The three tolerances that are of most interest are:

  • chordError is an distance measured from a curve or facet to its approximating stroke or facet.
  • angle is the angle between two contiguous strokes or across a facet edge.
  • maxEdgeLength is the length of a stroke or a edge of a facet.

It is rare for all three to be active at once.

Facet tolerances are guidelines, not absolute rules. Facet and stroke code may ignore tolerances in awkward situations.

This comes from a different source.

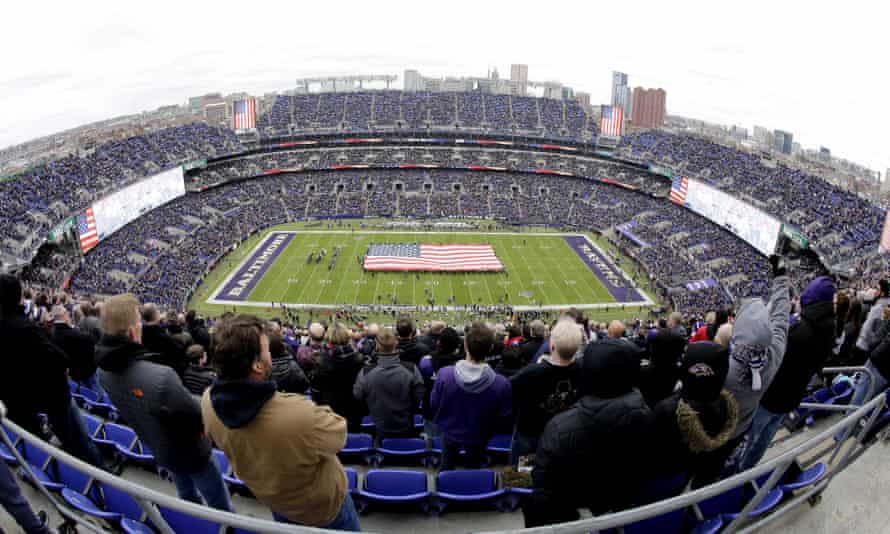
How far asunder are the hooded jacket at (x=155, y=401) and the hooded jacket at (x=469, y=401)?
2431mm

  • An angle tolerance is nearly always useful to ensure that circular geometry is recognizable.
    • For curves, 15 degrees is typical (24 strokes on a full circle)
    • For facets, 22.5 degrees is typical (16 facets around a full cylinder)
    • Halving the angle tolerance will (roughly) make curves get twice as many strokes, and surfaces get 4 times as many facets.
    • Angle tolerance creates predictable
    • The angle tolerance has the useful property that its effect is independent of the size of geometry. If data is suddenly scaled into millimeters rather than meters, the stroke or facet counts will remain the same.
    • For extremely large radius curves, angle tolerance alone will produce large chord errors.
  • A chordError tolerance forces large radius curves to have more strokes, hence look smoother.
  • For graphics display, a typical combination is an angle tolerance of around 15 degrees and an chord tolerance which is the size of several pixels.
  • Analysis meshes (e.g. Finite Elements) commonly need to apply maxEdgeLength to facets closer to squares and well formed triangles.
    • Using maxEdgeLength for graphics probably produces too many facets. For example, it causes long cylinders to get many nearly-square facets instead of the samll number of long quads usually used for graphics.
  • If multiple tolerances are in effect, the actual count will usually be based on the one that demands the most strokes or facets, unless it is so high that it violates some upper limit on the number of facets on an arc or a section of a curve.